## Textausschnitt
************
Nunja, evtl im Moment nichts überragendes, eher kleine Sachen wie die Flughafenaktion zu Nacktscannern oder regionale Initiativen. (ElternLans, Datenschutzseminare und Aktionen dazu zumindest bei uns in Sachsen)

Das Problem ist halt das die Piraten sich an den Bürger wenden wollen, was sie machen, hängt aber immer von der lokalen Gruppe ab.  

Als APO ist es außerdem Recht schwer Politik zu platzieren. Als Bürger hat man im Prinzip null Chance seine Wünsche in die Politik einzubringen. Im Verbund als Partei geht es besser, ist aber immer noch nicht einfach. 

Mir persönlich kommt es so vor als das bei uns die Einreichungszeit der Anträge im Landtag wichtiger ist, als die mögliche Zusammenarbeit über die Fraktionen hinweg. Nachfragen ergeben antworten wie: "Das Spielchen wirst du ganz schnell hier lernen"

Während die Spielen macht die Staatsregierung weiter ihre Arbeit und drückt mit der FDP zusammen ein Versammlunggesetz durch das Deutschlandweit mit seinesgleichen sucht(Nur als Beispiel)

Um ganz polemisch zu fragen: Welche Art von Politik meinst du ist die Bessere?


----------



## quantenslipstream (6. Februar 2010)

Dass die CDU/FDP Koalition Klientelpolitik macht, stand doch schon vor der Wahl fest und jeder Wähler wusste das im Prinzip, von daher darf man sich dann auch nicht wundern, dass sie das nun machen.
************
## Deine Aufgabe
Greif den Forenauszug oben über die Piratenpartei und die Politik im Landtag auf und schreib ihn nach dem letzten Satz weiter.

## Datenauszug
************
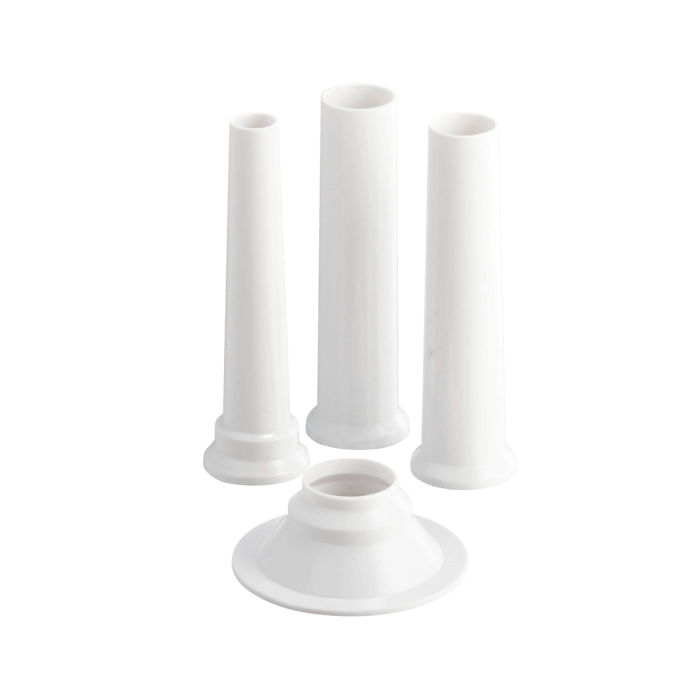 ⁦مفرمة لحم سوناي 2/1-1000 وات, 5 اقراص للفرم , احمر SH-4060⁩ - الصورة ⁦8⁩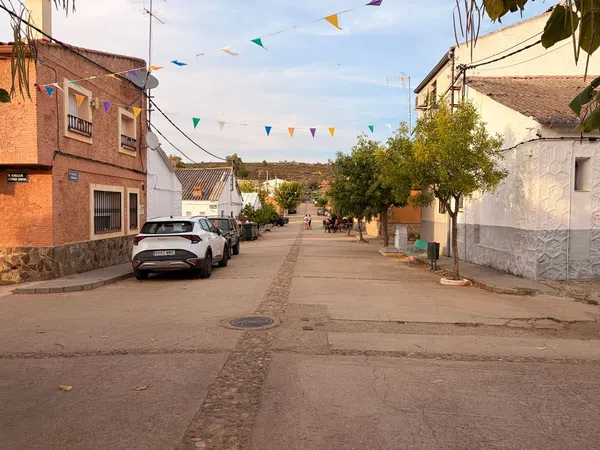 Casa de pueblo en Calle Ancha, 14 - Foto 6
************
## Deine Antwort
Lustig ist Rüttgerns, dessen Felle langsam wegschwimmen und nun mit der These rauskommt, dass die Steuersenkung für die Hotelketten doch nicht so gut war und dass man die Steuern nun doch nicht so senken kann, wie von der FDP gehofft.


----------



## Nuklon (7. Februar 2010)

quantenslipstream schrieb:


> Dass die CDU/FDP Koalition Klientelpolitik macht, stand doch schon vor der Wahl fest und jeder Wähler wusste das im Prinzip, von daher darf man sich dann auch nicht wundern, dass sie das nun machen.


Davon rede ich ja gar nicht. Wenn die FDP den Hotels die Steuern senkt und noch Miospenden bekommen, ist das selten dämlich. 
Ich red von Versammlungsgesetzen, die dazu führen das die Gegendemo verboten wird und bleibt, die rechte Demo aber stattfinden darf.

Das böse ist bei der FDP, dass sie vor der Wahl tönt und nach der Wahl mit Posten zufrieden sind. Der einsame Leuchtturm Leutheusser-Schnarrenberger wird als Mahner zum Vorzeigen stehen gelassen. 
Das es intern in der FDP deswegen leicht brodelt, vorallem unter den Mitgliedern ist der Führungsspitze egal.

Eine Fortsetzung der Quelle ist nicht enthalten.